Purpose of loc & flag : location of file & flag = indicates whether I am writing the 1st row, or 2nd row onwrads I dont need to write headers again if the 1st row has been written already.
Here's how I solved it
The main diagnosis was that I couldn't store the entire list I was passing, even if I treated it as a dict object, may be it is because of the way pandas treats the column lengths, but this is only the diagnosis.

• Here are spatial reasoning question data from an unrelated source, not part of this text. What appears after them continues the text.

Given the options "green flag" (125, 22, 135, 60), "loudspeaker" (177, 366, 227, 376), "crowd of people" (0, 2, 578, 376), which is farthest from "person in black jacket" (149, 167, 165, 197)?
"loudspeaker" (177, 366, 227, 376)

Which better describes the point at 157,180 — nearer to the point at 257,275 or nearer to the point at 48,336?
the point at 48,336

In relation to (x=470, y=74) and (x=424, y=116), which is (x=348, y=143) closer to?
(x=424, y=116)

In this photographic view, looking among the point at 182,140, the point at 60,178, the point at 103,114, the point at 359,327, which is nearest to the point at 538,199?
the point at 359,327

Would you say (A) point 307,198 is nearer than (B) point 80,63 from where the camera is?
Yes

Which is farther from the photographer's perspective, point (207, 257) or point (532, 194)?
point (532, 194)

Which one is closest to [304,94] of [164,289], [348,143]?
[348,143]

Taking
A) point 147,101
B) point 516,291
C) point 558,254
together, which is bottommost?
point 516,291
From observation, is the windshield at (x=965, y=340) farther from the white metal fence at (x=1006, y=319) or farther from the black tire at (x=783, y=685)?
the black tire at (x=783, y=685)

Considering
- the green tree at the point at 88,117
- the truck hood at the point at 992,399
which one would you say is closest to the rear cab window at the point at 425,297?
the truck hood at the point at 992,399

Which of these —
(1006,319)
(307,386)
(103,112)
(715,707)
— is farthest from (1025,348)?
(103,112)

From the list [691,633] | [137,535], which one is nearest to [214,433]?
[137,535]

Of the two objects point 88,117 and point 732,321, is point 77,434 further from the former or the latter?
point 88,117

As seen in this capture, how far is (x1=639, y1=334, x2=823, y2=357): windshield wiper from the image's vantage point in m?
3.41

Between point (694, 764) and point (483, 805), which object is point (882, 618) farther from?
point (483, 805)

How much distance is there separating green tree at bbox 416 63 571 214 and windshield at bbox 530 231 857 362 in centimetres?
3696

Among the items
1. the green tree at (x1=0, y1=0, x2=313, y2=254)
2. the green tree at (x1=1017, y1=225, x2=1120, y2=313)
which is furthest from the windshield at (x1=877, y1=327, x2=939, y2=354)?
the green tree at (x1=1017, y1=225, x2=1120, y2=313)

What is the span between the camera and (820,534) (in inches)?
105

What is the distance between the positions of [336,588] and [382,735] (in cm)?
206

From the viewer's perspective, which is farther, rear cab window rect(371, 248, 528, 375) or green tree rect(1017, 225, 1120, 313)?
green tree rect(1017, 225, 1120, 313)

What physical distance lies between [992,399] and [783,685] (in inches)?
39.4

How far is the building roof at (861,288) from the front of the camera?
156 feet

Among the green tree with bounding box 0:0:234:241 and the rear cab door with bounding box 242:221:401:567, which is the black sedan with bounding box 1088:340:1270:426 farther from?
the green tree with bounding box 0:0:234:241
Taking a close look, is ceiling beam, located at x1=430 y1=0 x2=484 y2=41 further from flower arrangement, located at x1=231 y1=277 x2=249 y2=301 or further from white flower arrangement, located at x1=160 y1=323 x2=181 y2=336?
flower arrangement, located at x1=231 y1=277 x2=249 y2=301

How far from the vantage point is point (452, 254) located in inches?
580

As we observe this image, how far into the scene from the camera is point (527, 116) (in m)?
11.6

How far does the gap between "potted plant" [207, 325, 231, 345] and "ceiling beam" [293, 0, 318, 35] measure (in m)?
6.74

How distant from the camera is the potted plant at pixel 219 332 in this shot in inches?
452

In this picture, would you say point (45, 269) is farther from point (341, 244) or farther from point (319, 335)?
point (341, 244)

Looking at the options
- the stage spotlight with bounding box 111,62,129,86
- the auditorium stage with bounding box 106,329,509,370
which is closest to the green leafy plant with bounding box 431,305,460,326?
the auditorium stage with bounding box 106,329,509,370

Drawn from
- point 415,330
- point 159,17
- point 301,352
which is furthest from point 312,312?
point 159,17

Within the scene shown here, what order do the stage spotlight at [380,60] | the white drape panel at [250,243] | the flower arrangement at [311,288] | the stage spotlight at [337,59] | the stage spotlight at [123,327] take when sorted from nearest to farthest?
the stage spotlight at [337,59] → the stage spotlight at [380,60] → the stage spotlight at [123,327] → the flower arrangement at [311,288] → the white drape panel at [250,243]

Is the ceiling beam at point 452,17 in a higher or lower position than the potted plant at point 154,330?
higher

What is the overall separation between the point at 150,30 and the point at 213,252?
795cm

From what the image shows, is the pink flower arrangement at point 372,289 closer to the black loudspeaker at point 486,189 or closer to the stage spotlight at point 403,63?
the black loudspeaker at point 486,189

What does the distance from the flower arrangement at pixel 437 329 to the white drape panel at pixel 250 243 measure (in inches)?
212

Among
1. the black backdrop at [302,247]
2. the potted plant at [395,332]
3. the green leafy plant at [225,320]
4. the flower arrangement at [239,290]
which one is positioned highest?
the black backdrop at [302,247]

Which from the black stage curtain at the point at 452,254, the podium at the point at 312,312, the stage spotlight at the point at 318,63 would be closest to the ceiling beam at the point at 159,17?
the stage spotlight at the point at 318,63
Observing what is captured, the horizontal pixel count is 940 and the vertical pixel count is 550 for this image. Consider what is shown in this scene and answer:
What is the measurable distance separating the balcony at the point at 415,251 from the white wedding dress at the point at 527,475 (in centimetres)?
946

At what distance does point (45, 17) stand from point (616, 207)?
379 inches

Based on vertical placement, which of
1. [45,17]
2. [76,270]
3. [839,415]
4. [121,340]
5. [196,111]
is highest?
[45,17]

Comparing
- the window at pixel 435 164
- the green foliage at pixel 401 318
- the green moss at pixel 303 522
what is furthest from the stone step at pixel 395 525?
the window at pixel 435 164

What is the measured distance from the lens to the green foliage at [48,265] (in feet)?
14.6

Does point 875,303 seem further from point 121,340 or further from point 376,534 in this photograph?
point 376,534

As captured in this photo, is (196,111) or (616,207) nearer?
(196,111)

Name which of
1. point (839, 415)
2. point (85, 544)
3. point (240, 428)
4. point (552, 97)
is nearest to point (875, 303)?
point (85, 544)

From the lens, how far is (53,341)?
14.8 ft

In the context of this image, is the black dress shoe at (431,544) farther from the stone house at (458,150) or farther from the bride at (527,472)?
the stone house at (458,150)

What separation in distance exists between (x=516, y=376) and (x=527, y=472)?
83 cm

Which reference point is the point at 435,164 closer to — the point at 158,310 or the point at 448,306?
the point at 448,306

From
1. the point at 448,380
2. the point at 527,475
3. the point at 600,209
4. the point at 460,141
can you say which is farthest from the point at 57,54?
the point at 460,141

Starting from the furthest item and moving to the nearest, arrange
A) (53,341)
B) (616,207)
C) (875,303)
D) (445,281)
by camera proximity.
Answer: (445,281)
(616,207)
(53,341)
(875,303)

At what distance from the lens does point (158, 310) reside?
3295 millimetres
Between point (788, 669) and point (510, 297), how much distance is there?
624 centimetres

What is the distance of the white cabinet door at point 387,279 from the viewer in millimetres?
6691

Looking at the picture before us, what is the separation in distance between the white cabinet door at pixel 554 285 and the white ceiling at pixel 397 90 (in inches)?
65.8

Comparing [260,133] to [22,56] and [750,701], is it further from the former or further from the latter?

I got the whole list back, by writing the file, not with to_csv(pandas), but writing it as a simple file, and then reading it back with pandas, in which case, I could get the entire file back.
import pandas as pd
# Note that I changed my headers from the initial format as a list
headers="attribute_name\tlist_of_values"
data = ['attribute1',['1320698', '1320699', '1096323', '1320690', '1839190', '1091359', '1325750', '1569072', '1829679', '142100', '1320163', '1829673', '588914', '418137', '757085', '588910', '1321158', '1073897', '1823533', '1823535', '1091363', '1383908', '1834826', '36191', '1829641', '767536', '1829597', '1829591', '1326727', '1834700', '1317721', '1317802', '1834838', '52799', '1383915', '1320042', '1829654', '1829655', '1829658', '647089', '1829581', '1829586', '1829587', '1321116', '1829585', '1829588', '1839799', '1588509', '1834471', '1793632', '1327850', '1793599', '1456968', '1315869', '1793605', '1321236', '1829579', '1829577', '1793609', '1829571', '1829570', '1320139', '777057', '1829671', '1829566', '1831047', '1829567', '588927', '60484', '1793596', '1829634', '1839580', '1829569', '1793615', '1323529', '1793619', '1834758', '1612974', '1320007', '1839780', '1291475', '1834835', '1834453', '1823663', '418112', '1092106', '1829689', '1829688', '1793606', '647050', '1834742', '1839551', '1839553', '1834746', '1839556', '1834745', '1575978', '1834749', '1320711', '1317910', '1829700', '1839791', '1839796', '1320019', '1829494', '437131', '1829696', '1839576', '721318', '1829699', '1838874', '1315822', '647049', '1325775', '1320708', '133913', '835588', '1839564', '1320700', '1320707', '1839563', '1834737', '1834736', '1834734', '1823669', '1321159', '1320577', '1839768', '1823665', '1838602', '1823667', '1321099', '1753590', '1753593', '1320688', '1839583', '1326633', '1320681', '1793646', '1323683', '1091348', '982081', '1793648', '1478516', '1317650', '1829663', '1829667', '1829666', '1793640', '1839577', '1315855', '1317796', '1839775', '1321163', '1793642']]
flag=True
# write to a file
with open(loc, 'a') as f:
if flag :
f.write(headers+"\n")
flag=False
#Explicitly writing a tab separated file
f.write(str(data[0])+"\t"+str(data[1])+"\n")
# read the file & confirm
df=pd.read_csv(loc,sep='\t',header='infer')
print df['list_of_values'].ix[0]
print len(df['list_of_values'].ix[0])
#Yah !! 155
Thanks to #paul who diagnosed the problem & pointed me in this direction.